I wasn't able to track down the root cause of this condition from the logs, but 
a similar issue was reported on CASSANDRA-12743, so I think this is some kind 
of race condition showing up due to the amount of concurrent compactions 
happening and is not a consequence of this fix, so I prefer to investigate this 
separately. If you still see this issue please feel free to reopen 
CASSANDRA-12743 with details.

bq. However I'm still facing issues with compactions. These are big nodes with 
with a big CF, holding many SSTables and pending compactions. According the 
thread dump it seems to be stuck around getNextBackgroundTask. Compactions are 
still being processed for the other keyspace. Beside that the node is running 
normally. Some nodetool commands takes time to proceed like compactionstats. 
Debug log doesn't show any error.

After having a look at the thread dump, it turns out that my previous patch 
generated a lock contention between compaction and cleanup, because each 
removed SSTable from cleanup generated a {{SSTableDeletingNotification}} and my 
previous patch submitted a new compaction task after each received notification 
which competed with the next {{SSTableDeletingNotification}} for the 
{{writeLock}} - making things slow overall, so I updated the patch to only 
submit a new compaction after receiving a flush notification as it was before, 
so this should be fixed now. [~llambiel]  would you mind trying the latest 
version now?

[~krummas] this should be ready for review now, the latest version already got 
a clean CI run, but I resubmitted a new internal CI run after doing the minor 
fix above and will update here when ready.

Summary of changes:
1) Reload compaction strategies when JBOD disk boundary changes 
([commit|https://github.com/pauloricardomg/cassandra/commit/6cab7e0a31a638cc4a957c4ecfa592035d874058])
2) Ensure compaction strategies do not loop indefinitely when not able to 
acquire Tracker lock 
([commit|https://github.com/pauloricardomg/cassandra/commit/3ef833d1e56c25f67bc8a3b49acf97b2efdf401d])
3) Only enable compaction strategies after gossip settles to prevent 
unnecessary relocation work 
([commit|https://github.com/pauloricardomg/cassandra/commit/eaf63dc3d52566ce0c4f91bbfec478305597f014])
4) Do not reload compaction strategies when receiving notifications and log 
warning when an SSTable is added multiple times to LCS 
([commit|https://github.com/pauloricardomg/cassandra/commit/3e61df70025e704ee0c9d6ee8754ccdd38f5ab6d])

Patches
* [3.11|https://github.com/pauloricardomg/cassandra/tree/3.11-13948]
* [trunk|https://github.com/pauloricardomg/cassandra/tree/trunk-13948]
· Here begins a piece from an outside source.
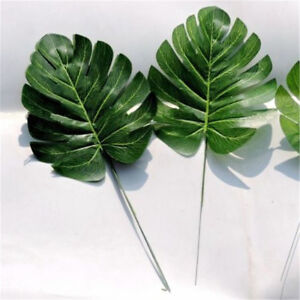 Artificial-Branch-Monstera-Palm-Fern-Turtle-Leaf-Plant-Tree-Foliage-Green-Garden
I wonder if now that CSM caches the disk boundaries we can make the handling of 
notifications use the readLock instead of the writeLock, to reduce contention 
when there is a high number of concurrent compactors, do you see any potential 
problems with this? Even if the notification handling races with 
getNextBackground task, as long as the individual compaction strategies are 
synchronized getNextBackground task should get a consistent view of the 
strategy sstables when there is a concurrent notification from the tracker.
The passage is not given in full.